Буря все нарастала, охватывая в холодные душные объятия маленький островок, сметая с поверхности все щепки, мелкие камешки, хватала куски скалы и швыряла их в бурлящее море. В воздухе носилась взвесь песка, гальки и воды: я закрыла лицо руками, чтобы они не расцарапали кожу в кровь. Стихия бури, стихия ветра склонились перед мастером. И я уже почти поглотила мощные проявления сил, как вдруг очнулась. Вот он! Миг, когда стихия склоняет голову перед мастером. Сила выказывает уважение магии мастера, а я в награду делаю ее рабой! Вот в чем ошибка: раба не будет любить хозяина, будет стремиться вырваться… или отомстить за свою неволю. Особенно такая раба, как стихия. Это великая часть мира, великая сила, рожденная свободной.
Я расхохоталась в лицо бури и отшвырнула склоненные стихии: уходите, вы мне не нужны. Откуда вообще взялась эта жажда обладания? Раньше по наитию действовала: вплетала в заклинания магию стихий, получала от процесса удовольствие… да просто танцевала! А тут попыталась вместо своей магии использовать силы стихий… да это же все равно, что пропустить через себя электрический ток, чтобы потом рукой зажечь лампочку!
Теперь нужно освободить те стихии, которые попались на удочку раньше: бедняжки пришли на зов мастера, готовые помочь, а колдун их попросту съел, даже не подавился.
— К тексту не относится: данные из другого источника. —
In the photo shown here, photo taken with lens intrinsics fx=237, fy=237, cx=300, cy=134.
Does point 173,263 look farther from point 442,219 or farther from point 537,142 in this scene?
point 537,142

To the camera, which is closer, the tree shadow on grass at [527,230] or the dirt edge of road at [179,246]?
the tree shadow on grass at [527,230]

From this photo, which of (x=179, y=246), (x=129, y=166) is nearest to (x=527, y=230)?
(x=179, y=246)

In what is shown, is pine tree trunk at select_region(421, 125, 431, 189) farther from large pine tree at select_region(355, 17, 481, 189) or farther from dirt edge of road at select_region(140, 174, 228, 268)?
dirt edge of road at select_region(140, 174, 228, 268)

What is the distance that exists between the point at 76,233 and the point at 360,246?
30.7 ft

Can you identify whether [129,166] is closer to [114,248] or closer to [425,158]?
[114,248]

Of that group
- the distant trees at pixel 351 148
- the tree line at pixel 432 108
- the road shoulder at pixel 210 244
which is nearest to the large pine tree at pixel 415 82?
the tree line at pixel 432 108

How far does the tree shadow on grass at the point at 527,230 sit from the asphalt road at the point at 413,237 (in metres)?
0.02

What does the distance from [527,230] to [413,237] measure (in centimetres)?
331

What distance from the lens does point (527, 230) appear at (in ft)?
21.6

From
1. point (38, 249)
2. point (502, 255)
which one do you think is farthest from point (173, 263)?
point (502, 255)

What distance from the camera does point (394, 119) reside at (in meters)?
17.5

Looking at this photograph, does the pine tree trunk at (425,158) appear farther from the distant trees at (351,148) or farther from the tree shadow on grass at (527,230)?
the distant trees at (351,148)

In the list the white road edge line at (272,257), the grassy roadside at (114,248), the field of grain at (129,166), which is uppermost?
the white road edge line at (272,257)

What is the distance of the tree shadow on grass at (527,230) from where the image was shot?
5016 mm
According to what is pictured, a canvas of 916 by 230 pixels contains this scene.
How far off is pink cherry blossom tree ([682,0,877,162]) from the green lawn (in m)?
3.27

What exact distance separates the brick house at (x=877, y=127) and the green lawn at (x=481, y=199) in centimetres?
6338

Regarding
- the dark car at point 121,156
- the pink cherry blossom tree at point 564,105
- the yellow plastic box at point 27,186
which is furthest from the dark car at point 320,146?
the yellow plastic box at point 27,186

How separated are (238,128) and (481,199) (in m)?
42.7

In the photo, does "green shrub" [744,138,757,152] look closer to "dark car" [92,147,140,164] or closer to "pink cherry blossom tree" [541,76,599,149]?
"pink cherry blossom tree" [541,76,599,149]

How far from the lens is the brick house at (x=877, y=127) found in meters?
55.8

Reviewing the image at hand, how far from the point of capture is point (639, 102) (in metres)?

Я доверилась своей силе и мудрости магии: стихии, оставшиеся на свободе резвились вокруг стайками белесых струй. Там, за мутной стеной дождя, бушевала буря, но меня это уже не касалось: внутри, на этом кусочке острова, было затишье.
Подумав, легла на скалу: суетливые струйки тут же подняли тело в воздух. Древняя мудрая могучая змея мощи, что спала все эти годы, вдруг шевельнулась. Не то, чтобы проснулась, но дала знать, что все еще здесь и в полной силе. Струйки все больше мельтешили вокруг, пока все тело не окуталось серебристым сиянием. Сияние плавно стекало на скалы, растворяя человеческие очертания. Кто остался там, на скалах, я даже не могла предположить. Но именно в этот момент в районе груди расцвел прекрасный золотой цветок, похожий на лотос: нежные лепесточки трепетали, словно мотыльки, раскрывая источающую тонкий свет середину. И каждый лепесток был произведением искусства стеклодува, словно использующего вместо нескольких оттенков стекла — различные расцветки солнечного заката. Цвета перетекали друг из друга, наплывая, смешиваясь, но оставаясь такими же яркими и самобытными.